As Drs. Verbeek and Salim note, the most specific strategy still
retrieved too many articles to handle in a couple of minutes. It is
important to note, however, that the retrieval has been significantly
reduced compared with the retrieval when searching without this filter.
When developing the most specific search strategy to identify
scientifically sound, clinically relevant diagnosis articles in MEDLINE,
we tested up to three ‘ORed’ search terms (both MeSH and textwords) and
found that the single term ‘specificity.tw.’ (Ovid syntax) yielded the
highest specificity at 98%. Thus, we are not sure how Drs. Verbeek and
Salim combined strategies to increase the specificity.
It would be desirable to have strategies that perform better than those
that have been developed. In our soon to be published work, we add age-
specific search strategies to our current search filters for MEDLINE, to
further narrow the search.
Clinicians searching for a diagnosis article will likely be best
served by the most specific search strategy. The overall yield will be
reduced by the content term(s) used. The retrieval may still be
substantive but it is significantly reduced from when searching without
the filter while carrying the guarantee that scientifically sound studies
will be included.
Best regards,
Nancy L. Wilczynski, MSc and R. Brian Haynes, MD, PhD
Competing interests:
None declared
Competing interests: No competing interests
Dear Dr Falck-Ytter and Edith Motschall,
Thank you for your letter regarding our search strategies for
detecting diagnostic studies in MEDLINE. As indicated by Dr.
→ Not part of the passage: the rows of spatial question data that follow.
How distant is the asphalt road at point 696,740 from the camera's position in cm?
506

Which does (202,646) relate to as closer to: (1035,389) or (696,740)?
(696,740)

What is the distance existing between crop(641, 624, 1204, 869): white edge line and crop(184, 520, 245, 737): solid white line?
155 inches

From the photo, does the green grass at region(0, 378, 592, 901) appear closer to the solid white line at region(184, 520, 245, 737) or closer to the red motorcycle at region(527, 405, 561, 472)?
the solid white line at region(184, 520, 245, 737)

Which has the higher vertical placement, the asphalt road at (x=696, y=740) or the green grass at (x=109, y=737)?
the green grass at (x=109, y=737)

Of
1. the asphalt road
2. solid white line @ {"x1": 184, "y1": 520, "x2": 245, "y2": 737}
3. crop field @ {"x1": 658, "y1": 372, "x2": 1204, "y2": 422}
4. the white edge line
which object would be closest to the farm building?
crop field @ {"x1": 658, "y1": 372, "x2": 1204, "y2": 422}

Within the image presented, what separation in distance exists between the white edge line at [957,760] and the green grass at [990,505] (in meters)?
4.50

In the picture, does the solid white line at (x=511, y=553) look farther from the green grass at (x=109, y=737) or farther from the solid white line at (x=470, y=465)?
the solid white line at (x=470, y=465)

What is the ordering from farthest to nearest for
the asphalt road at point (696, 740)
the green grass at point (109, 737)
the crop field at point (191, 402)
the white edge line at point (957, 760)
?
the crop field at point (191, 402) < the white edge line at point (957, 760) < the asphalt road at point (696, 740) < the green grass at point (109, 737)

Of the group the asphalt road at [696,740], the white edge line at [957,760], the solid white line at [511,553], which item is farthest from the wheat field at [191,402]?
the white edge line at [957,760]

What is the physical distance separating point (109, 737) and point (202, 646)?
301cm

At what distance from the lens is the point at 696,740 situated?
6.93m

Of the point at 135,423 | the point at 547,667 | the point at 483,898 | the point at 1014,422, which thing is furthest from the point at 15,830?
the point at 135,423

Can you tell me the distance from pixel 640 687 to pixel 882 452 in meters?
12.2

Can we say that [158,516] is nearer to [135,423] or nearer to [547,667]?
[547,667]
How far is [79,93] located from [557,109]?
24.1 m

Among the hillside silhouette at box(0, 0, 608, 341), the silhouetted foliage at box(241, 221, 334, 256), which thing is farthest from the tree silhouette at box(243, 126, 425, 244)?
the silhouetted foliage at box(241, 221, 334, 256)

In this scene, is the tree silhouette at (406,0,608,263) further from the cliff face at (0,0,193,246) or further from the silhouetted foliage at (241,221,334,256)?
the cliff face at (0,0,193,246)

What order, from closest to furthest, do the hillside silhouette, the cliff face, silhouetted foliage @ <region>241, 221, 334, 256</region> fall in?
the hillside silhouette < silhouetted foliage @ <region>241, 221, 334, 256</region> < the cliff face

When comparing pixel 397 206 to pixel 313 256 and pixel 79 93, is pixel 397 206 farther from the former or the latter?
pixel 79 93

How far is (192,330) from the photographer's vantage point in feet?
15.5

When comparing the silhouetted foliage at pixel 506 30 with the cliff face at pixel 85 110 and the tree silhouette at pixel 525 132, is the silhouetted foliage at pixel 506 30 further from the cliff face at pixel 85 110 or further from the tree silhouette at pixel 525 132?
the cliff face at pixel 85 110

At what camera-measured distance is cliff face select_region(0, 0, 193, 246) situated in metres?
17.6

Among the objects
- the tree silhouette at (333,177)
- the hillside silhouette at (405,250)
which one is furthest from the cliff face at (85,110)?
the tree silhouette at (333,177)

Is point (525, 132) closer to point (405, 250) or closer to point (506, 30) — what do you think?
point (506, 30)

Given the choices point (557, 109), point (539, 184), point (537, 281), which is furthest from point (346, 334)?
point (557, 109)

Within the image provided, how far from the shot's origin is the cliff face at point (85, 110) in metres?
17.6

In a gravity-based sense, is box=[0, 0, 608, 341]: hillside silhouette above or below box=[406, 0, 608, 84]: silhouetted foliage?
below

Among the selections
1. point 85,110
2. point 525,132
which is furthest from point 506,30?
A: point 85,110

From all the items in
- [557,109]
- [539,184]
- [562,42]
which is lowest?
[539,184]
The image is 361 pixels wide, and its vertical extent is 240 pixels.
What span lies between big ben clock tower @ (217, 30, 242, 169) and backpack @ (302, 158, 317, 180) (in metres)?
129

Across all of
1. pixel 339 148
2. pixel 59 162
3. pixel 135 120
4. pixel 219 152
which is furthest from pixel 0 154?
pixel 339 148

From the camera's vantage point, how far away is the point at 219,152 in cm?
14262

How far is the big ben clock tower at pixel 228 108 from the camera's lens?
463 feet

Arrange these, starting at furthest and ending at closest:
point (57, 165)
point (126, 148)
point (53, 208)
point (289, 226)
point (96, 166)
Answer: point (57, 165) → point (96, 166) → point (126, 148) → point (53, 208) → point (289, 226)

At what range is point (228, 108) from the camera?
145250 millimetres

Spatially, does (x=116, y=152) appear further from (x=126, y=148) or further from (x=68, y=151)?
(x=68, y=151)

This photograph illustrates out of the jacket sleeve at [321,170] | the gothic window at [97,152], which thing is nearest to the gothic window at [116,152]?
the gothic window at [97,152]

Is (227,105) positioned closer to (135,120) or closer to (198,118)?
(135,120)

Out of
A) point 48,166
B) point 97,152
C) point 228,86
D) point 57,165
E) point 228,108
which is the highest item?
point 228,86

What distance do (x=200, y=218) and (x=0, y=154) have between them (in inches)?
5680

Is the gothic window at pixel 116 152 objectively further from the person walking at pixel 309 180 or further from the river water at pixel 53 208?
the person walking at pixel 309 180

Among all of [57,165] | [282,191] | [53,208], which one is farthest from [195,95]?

Falck-Ytter
and Edith Motschall (F-Y M) there is no direct translation of Ovid terms
tagged with “.mp.” to PubMed. In translating our Ovid strategies to PubMed
syntax we worked with the National Library of Medicine and display on the
Clinical Queries screen the best possible translations currently
available.
Prior to developing our search strategies, we compiled a list of
4,862 unique terms which were derived by consulting numerous sources as
outlined in the paper. The list of terms is not exhaustive and thus there
are many additional ways to search MEDLINE using a number of tags
available through Ovid (e.g., .ot., .hw.). All methods of term searching
were not tested in our database. However, we did test over 17,000 search
strategies for detecting diagnostic studies. Although we are currently
unable to test the F-Y M strategy proposed for Ovid in our database we are
able to conduct a test to compare retrieval.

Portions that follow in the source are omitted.